Album #64: The Cardigans – Life

  • Released: 1995
  • Origin: Jönköping, Sweden
  • Label: Stockholm Records
  • Best Track: Rise & Shine

So at this time of global crisis, what is the logic behind a review of a 25-year-old album from a Swedish indie-pop band?

Like most of the world, I’m spending a lot of time indoors with my family right now, and last week we were playing one of the old Shine compilations. These ran from the mid-to-late 1990s and were a collection of indie and rock songs from a fondly remembered period in British music. One of the songs on it was ‘Rise & Shine’ by The Cardigans, which my four-year-old daughter took an instant liking to, and now wants played on repeat.

It’s not hard to see why this song would appeal to an infant. It has a childlike cheeriness, with its upbeat, jangly guitars and the lullabyish vocals repeating a phrase they would’ve heard regularly since the day they were born.

‘Rise & Shine’ was the fourth single from the band’s 1995 second album Life, although it had actually appeared on an EP they released as far back as 1992. Reaching the heady heights of #29 in the UK singles charts, it’s probably not one of their better known songs. You’re more likely to have heard the album opener ‘Carnival’, and there’s even more chance you’ll be familiar with the 1996 hit ‘Lovefool’, which featured in the Romeo + Juliet film of that year.

It instantly strikes you as a happy, summery song, but on close listening and attention to the lyrics, one thing that stands out about ‘Rise & Shine’ is that the words during the verse are at odds with those of the chorus. With lyrics like “I want to be alone for a while” and “I want it all to be gone tomorrow” (both quite fitting at the moment, actually), this sounds like the voice of someone who is not the least bit happy. In fact, far from being a feelgood indie-pop tune, I’m beginning to think this is a song about depression.

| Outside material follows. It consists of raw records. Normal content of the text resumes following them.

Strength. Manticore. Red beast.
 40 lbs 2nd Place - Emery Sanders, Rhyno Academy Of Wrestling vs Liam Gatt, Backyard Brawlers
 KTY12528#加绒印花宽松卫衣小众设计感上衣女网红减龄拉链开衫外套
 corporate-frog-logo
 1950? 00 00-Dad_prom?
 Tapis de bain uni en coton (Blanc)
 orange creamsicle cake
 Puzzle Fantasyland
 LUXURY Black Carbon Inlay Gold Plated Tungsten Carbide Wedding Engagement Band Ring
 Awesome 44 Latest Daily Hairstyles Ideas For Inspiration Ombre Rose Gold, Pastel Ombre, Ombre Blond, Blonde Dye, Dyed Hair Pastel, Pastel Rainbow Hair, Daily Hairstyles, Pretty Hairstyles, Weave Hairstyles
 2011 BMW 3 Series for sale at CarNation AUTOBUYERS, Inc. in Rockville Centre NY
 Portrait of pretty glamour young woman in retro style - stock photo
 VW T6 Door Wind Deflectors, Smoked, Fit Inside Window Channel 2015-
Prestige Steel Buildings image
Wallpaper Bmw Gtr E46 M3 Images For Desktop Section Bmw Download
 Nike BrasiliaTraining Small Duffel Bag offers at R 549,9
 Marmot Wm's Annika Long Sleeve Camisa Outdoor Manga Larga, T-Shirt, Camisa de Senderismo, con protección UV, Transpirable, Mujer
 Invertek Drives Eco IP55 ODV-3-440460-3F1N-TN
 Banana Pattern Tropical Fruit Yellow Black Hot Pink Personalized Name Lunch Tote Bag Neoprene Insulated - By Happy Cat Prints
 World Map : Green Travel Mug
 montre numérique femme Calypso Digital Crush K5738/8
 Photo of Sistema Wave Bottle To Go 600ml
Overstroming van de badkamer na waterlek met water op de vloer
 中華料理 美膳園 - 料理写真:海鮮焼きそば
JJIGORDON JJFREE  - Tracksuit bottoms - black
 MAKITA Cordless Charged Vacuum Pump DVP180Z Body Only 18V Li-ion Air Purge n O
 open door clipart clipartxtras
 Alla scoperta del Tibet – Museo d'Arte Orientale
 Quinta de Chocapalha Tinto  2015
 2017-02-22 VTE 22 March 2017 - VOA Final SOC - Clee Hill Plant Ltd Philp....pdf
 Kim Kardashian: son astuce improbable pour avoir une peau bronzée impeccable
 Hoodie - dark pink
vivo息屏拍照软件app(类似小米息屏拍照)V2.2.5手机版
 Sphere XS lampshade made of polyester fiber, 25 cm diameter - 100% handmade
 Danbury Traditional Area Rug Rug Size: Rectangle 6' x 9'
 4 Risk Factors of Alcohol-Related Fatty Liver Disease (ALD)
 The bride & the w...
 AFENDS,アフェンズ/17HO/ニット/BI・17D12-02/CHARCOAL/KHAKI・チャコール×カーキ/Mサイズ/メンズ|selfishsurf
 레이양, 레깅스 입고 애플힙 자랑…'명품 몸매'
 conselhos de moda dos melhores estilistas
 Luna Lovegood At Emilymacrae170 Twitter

The chorus (“I raise my head and whisper/Rise and shine/Rise and shine my sister”) can therefore be interpreted in two ways. One is that the ‘sister’ is a real person – a close friend, or perhaps even literally a sister. It’s that person who’s got your back, picks you up when your down, and tells you that you can ‘rise’ above it and ‘shine’ like a star. That’s a pretty uplifting message.

But the alternative is that the ‘sister’ is merely that mask worn by many people who suffer from depression, and represents that part of the brain that tells them to just get up and get on with it, wear a smile and stick it out. The interesting thing about that interpretation is that the song itself is doing the same thing by giving the impression of being a fun and breezy pop song, when in reality this is the facade of a dark and serious subject.

In any case, ‘Rise & Shine’ seems doomed to be a song I associate with COVID-19 and self-isolation for the rest of my life, and both interpretations seem apt. I don’t know whether to think positive and find inner-strength, or just put a brave face on and look forward to it being over. As an anthem for the current state of affairs it seems as good a song as any, except maybe ‘Touch Me I’m Sick’ by Mudhoney.

But this has turned into a single review, hasn’t it, so what’s the album like? It’s good, nice, pleasant…one of them really. You can’t exactly rave about it, but it’s a perfectly enjoyable accompaniment while in the car, at a barbecue or just about anywhere else. Singles aside, my other favourite moments are the bouncy, odd-time signature of ‘Travelling With Charley’, and the sophisticated lounge styling of ‘Celia Inside’.

Hope that explains it. I’ve always said I’m writing a journal first and a music review site second with this blog. I can’t promise I won’t be as waffly and idiosycratic as this again.